* Begin EXTRACTED TEXT *

Another alternative to get Python is creating a conda environment. Load conda with the command:
source /shared/software/conda/etc/profile.d/conda.sh
This will activate the command conda and you can create conda environments for the version of Python of your choice. This is particularly useful if you want a very specific version of Python, as new as 3.9.2 or as old as 2.7.13. You can search for all the versions available with:
conda search python
Or including specific channels with:
conda search -c intel python
conda search -c conda-forge python
Both intel and conda-forge are popular channels for general purpose scientific packages.
For example to create a conda environment called python392 installing insider Python version 3.9.2 execute:
$> conda create -n python392 python==3.9.2
Collecting package metadata (current_repodata.json): done
Solving environment: done
## Package Plan ##
environment location: /users/gufranco/.conda/envs/python392
added / updated specs:
- python==3.9.2
The following packages will be downloaded:
package | build
---------------------------|-----------------
ca-certificates-2021.1.19 | h06a4308_1 118 KB
certifi-2020.12.5 | py39h06a4308_0 140 KB
openssl-1.1.1j | h27cfd23_0 2.5 MB
pip-21.0.1 | py39h06a4308_0 1.8 MB
python-3.9.2 | hdb3f193_0 18.2 MB
setuptools-52.0.0 | py39h06a4308_0 724 KB
sqlite-3.35.2 | hdfb4753_0 983 KB
tzdata-2020f | h52ac0ba_0 113 KB
------------------------------------------------------------
Total: 24.5 MB
The following NEW packages will be INSTALLED:
_libgcc_mutex pkgs/main/linux-64::_libgcc_mutex-0.1-main
ca-certificates pkgs/main/linux-64::ca-certificates-2021.1.19-h06a4308_1
certifi pkgs/main/linux-64::certifi-2020.12.5-py39h06a4308_0
ld_impl_linux-64 pkgs/main/linux-64::ld_impl_linux-64-2.33.1-h53a641e_7
libffi pkgs/main/linux-64::libffi-3.3-he6710b0_2
libgcc-ng pkgs/main/linux-64::libgcc-ng-9.1.0-hdf63c60_0
libstdcxx-ng pkgs/main/linux-64::libstdcxx-ng-9.1.0-hdf63c60_0
ncurses pkgs/main/linux-64::ncurses-6.2-he6710b0_1
openssl pkgs/main/linux-64::openssl-1.1.1j-h27cfd23_0
pip pkgs/main/linux-64::pip-21.0.1-py39h06a4308_0
python pkgs/main/linux-64::python-3.9.2-hdb3f193_0
readline pkgs/main/linux-64::readline-8.1-h27cfd23_0
setuptools pkgs/main/linux-64::setuptools-52.0.0-py39h06a4308_0
sqlite pkgs/main/linux-64::sqlite-3.35.2-hdfb4753_0
tk pkgs/main/linux-64::tk-8.6.10-hbc83047_0
tzdata pkgs/main/noarch::tzdata-2020f-h52ac0ba_0
wheel pkgs/main/noarch::wheel-0.36.2-pyhd3eb1b0_0
xz pkgs/main/linux-64::xz-5.2.5-h7b6447c_0
zlib pkgs/main/linux-64::zlib-1.2.11-h7b6447c_3
Proceed ([y]/n)? y
Downloading and Extracting Packages
python-3.9.2 | 18.2 MB | ###################################################### | 100%
tzdata-2020f | 113 KB | ###################################################### | 100%
setuptools-52.0.0 | 724 KB | ###################################################### | 100%
pip-21.0.1 | 1.8 MB | ###################################################### | 100%
openssl-1.1.1j | 2.5 MB | ###################################################### | 100%
sqlite-3.35.2 | 983 KB | ###################################################### | 100%
certifi-2020.12.5 | 140 KB | ###################################################### | 100%
ca-certificates-2021 | 118 KB | ###################################################### | 100%
Preparing transaction: done
Verifying transaction: done
Executing transaction: done
#
# To activate this environment, use
#
# $ conda activate python392
#
# To deactivate an active environment, use
#
# $ conda deactivate
Finally, all that you have to do is activate the environment with:
conda activate python392
And deactivate the environment with:
conda deactivate
Installing python packages with pip¶
The package pip is a popular way of installing python packages.

* End EXTRACTED TEXT *
* Begin GIVEN INFORMATION *

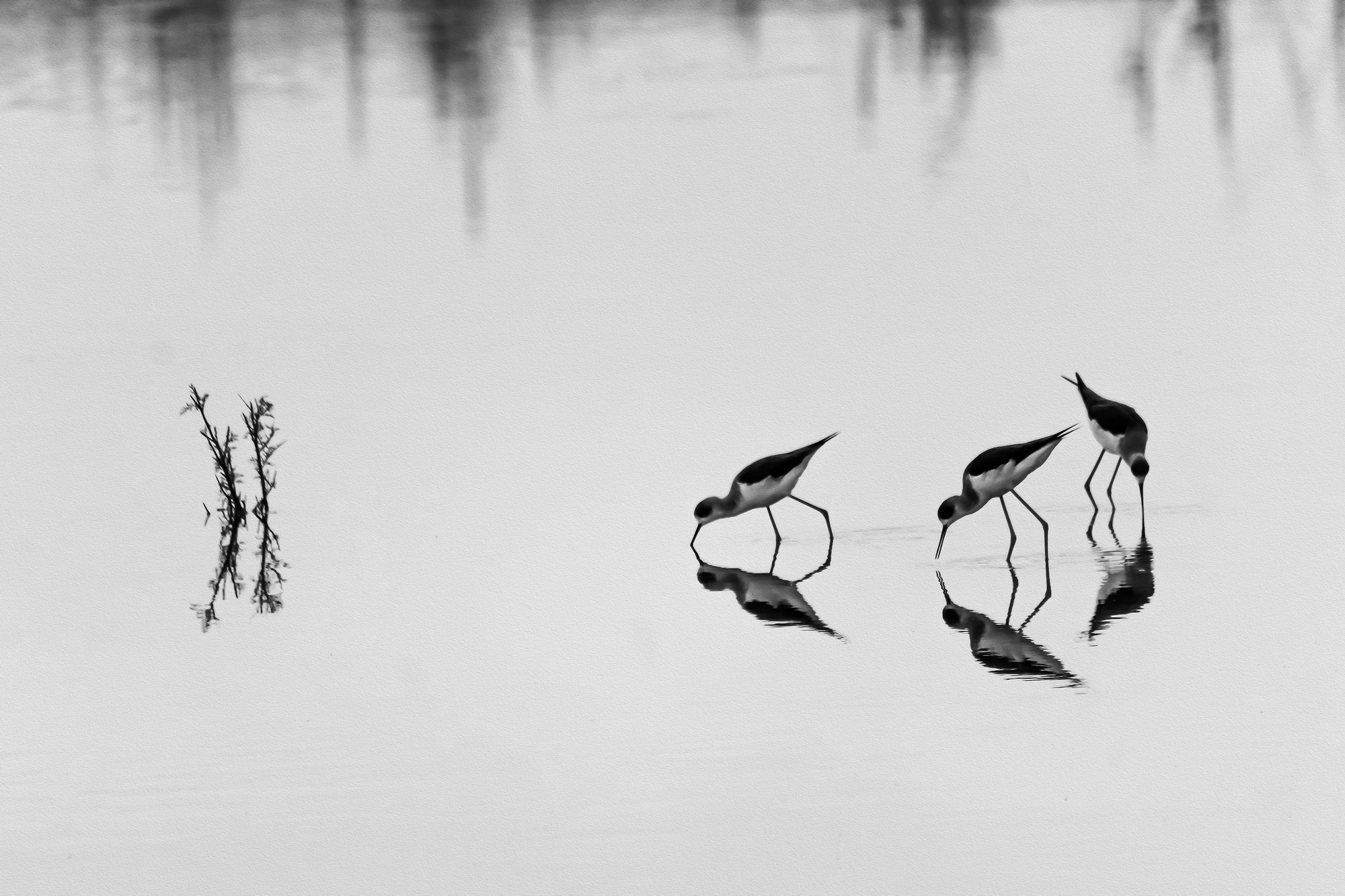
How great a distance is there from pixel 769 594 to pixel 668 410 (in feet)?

* End GIVEN INFORMATION *

#### [EXERCISES]
• a. In the conda environment instructions, list every package shown under "The following packages will be downloaded:", giving each one's download size.
• b. Carry on the conda environment instructions after their final sentence, about installing Python packages with pip.

#### [EXERCISE RESULTS]
• a.
- ca-certificates-2021.1.19: 118 KB
- certifi-2020.12.5: 140 KB
- openssl-1.1.1j: 2.5 MB
- pip-21.0.1: 1.8 MB
- python-3.9.2: 18.2 MB
- setuptools-52.0.0: 724 KB
- sqlite-3.35.2: 983 KB
- tzdata-2020f: 113 KB

• b.
You cannot install packages on system-wide locations, but you still can install them on your $HOME
folder for personal use.
To install Python modules locally (within your user $HOME
directory) is by adding --user
as argument for the command pip install
. It is important to notice that in cases where you have Python 2.x and Python 3.x you need to pay attention to which pip
command to use.
The command pip
usually refers to Python 2.x and there is an equivalent command pip3
for Python 3.x. As we are using Python 3.x, pip3
is the command that we will be using.
There are two ways of using the command pip3
. One is calling the command directly:
pip3 install --user <package_name>
Another is using pip indirectly as a module:
python3 -m pip install --user <package_name>
The --user
flag directs python to install the package in a user location
rather than a system-wide location where you are not allow to alter files.
The user location for python packages is $HOME/.local/lib/pythonX.Y/site-packages
,
This is generally the preferred method of locally installing new python packages. There is no disadvantage on using a user installation other that the package is only available to you.
Installing python packages with a custom prefix¶
Another way to install Python modules locally is by using the --target
flag:
pip3 install --target <dir> <package_name>
representing the directory location you want the package installed into.
These flags essentially do the same thing by directing Python to install
the module in the specified directory. These directories will not be
searched by default with Python. Therefore, in order to use these
modules in your Python scripts you will have to modify the $PYTHONPATH
environment variable to include the specified directory. Or alternatively, modify sys.path from within your python script (for this
method, consult python documentation.
export PYTHONPATH=<dir>
Using Python virtualenv¶
The installing with pip install --user
or pip install --target <dir>
those locations are all searched secondary to the system-wide site packages.
This is could be an issue if you are trying to install locally a different version of a module already installed system-wide. A way to get around this is by using Python Virtual Environments.
Python virtual environments are used to build completely isolated python workflows. Primarily they are used to solve the need for multiple versions within python modules. Often, you might have the need to use pkgA which needs pkgC version 1.24, but you also need pkgB which needs pkgC version 2.1. If you use setuptools to install the packages (i.e. pip or easy_install), you will create a dependency issue since both versions of pkbC will be installed to the same location.
To resolve this, you can create python virtual environments that all isolation of package dependencies, so you can successfully have different versions of packages installed and tied to separate python interpreters. Setting up python virtual environments is easy, and using them is no different than using python it’s self.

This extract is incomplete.